* [What the task asks] Print the listing below exactly, minus its pictures.

* [The data]
____
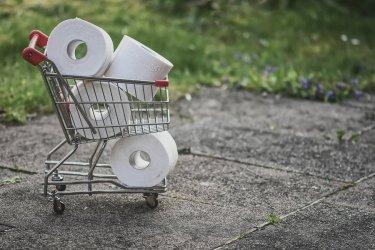 Sklepy nie są w stanie samodzielnie wyegzekwować od klientów noszenia masek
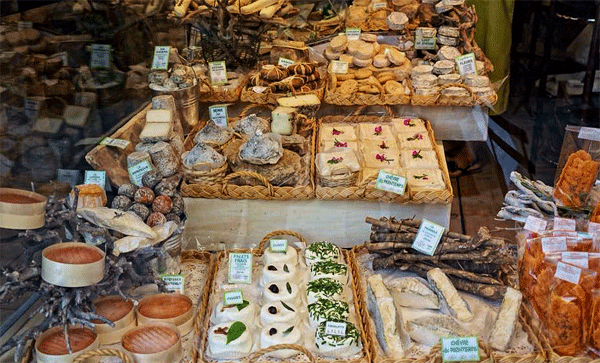 cheese-at-st-remy-de-provence-market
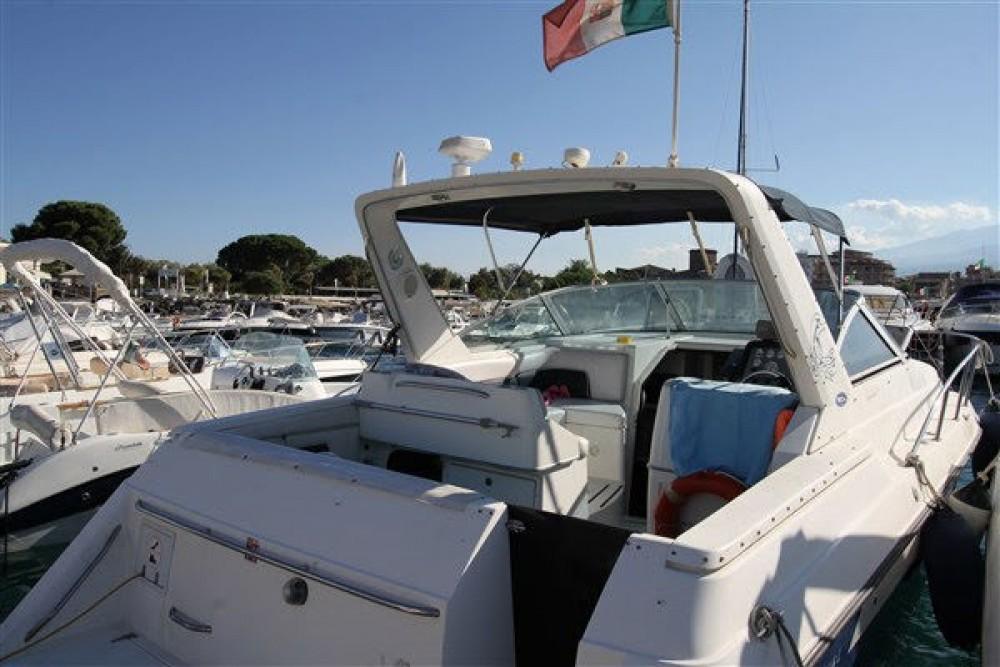 Location Bateau à moteur à Giardini-Naxos - Chaparral 350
____
* [Result below]
 Sklepy nie są w stanie samodzielnie wyegzekwować od klientów noszenia masek
 cheese-at-st-remy-de-provence-market
 Location Bateau à moteur à Giardini-Naxos - Chaparral 350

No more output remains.